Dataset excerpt
|---|
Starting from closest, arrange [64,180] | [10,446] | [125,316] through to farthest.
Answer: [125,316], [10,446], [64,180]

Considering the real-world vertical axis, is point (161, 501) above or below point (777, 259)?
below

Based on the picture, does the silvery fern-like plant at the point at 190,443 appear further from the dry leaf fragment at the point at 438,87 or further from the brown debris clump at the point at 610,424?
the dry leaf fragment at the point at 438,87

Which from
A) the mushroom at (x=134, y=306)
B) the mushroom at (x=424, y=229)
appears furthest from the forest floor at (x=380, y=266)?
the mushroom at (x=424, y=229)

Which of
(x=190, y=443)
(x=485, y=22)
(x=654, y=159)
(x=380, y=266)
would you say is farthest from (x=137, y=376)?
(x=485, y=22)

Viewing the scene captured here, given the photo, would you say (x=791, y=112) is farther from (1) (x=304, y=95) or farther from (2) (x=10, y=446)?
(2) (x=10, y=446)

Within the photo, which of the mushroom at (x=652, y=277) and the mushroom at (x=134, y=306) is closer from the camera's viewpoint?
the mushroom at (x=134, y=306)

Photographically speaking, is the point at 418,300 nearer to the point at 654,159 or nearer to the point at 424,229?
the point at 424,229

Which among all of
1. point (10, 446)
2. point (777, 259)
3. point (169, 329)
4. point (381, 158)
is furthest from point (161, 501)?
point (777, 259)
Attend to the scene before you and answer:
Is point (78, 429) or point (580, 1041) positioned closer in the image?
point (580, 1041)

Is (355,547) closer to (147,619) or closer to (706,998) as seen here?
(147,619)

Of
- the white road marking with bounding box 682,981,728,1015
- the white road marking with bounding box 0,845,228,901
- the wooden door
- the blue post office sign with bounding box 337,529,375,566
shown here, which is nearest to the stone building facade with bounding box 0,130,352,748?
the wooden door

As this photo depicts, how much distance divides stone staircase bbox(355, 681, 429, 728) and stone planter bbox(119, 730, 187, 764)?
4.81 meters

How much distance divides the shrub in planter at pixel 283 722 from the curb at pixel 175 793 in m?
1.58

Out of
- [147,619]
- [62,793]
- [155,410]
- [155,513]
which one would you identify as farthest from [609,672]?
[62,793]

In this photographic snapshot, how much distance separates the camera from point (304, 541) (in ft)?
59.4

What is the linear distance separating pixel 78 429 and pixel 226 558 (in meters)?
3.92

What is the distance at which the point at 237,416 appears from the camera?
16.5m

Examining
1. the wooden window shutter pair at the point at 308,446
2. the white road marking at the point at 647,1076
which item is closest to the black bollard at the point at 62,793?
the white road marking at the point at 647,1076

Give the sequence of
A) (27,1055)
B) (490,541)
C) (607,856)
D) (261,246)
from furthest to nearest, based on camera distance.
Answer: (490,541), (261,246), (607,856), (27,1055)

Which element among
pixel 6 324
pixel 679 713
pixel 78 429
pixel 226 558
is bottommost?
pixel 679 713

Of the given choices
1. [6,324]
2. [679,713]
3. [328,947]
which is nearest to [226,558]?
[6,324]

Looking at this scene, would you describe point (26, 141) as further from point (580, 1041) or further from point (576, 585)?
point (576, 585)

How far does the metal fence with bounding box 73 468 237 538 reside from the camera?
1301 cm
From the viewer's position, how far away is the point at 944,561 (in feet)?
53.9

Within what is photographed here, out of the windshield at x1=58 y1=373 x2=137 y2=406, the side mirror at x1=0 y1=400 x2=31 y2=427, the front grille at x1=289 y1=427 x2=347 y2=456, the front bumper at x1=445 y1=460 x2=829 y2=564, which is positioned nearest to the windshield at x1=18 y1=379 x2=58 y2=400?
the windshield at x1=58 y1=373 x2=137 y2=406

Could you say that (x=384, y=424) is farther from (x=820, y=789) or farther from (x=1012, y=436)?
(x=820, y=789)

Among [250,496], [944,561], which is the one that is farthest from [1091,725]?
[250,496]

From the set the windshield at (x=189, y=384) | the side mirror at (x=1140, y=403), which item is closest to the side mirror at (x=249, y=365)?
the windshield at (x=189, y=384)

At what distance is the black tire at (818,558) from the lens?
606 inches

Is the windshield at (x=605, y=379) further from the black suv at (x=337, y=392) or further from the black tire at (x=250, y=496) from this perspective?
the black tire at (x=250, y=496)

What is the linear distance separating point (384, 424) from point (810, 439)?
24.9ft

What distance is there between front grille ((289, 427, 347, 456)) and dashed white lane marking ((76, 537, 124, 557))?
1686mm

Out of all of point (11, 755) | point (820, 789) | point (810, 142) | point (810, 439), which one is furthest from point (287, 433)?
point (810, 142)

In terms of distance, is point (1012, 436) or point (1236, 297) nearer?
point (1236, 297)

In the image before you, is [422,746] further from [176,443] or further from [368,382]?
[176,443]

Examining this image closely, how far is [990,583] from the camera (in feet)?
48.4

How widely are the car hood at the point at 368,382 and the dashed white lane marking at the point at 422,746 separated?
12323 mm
|---|
Can you write out again the records from the line containing "Examining this image" through the end of the records, requests included, with 143 added to each distance given in the answers?

Examining this image closely, how far is [990,583] from the camera (in feet)?
191.4

How widely are the car hood at the point at 368,382 and the dashed white lane marking at the point at 422,746 separated?
12466 mm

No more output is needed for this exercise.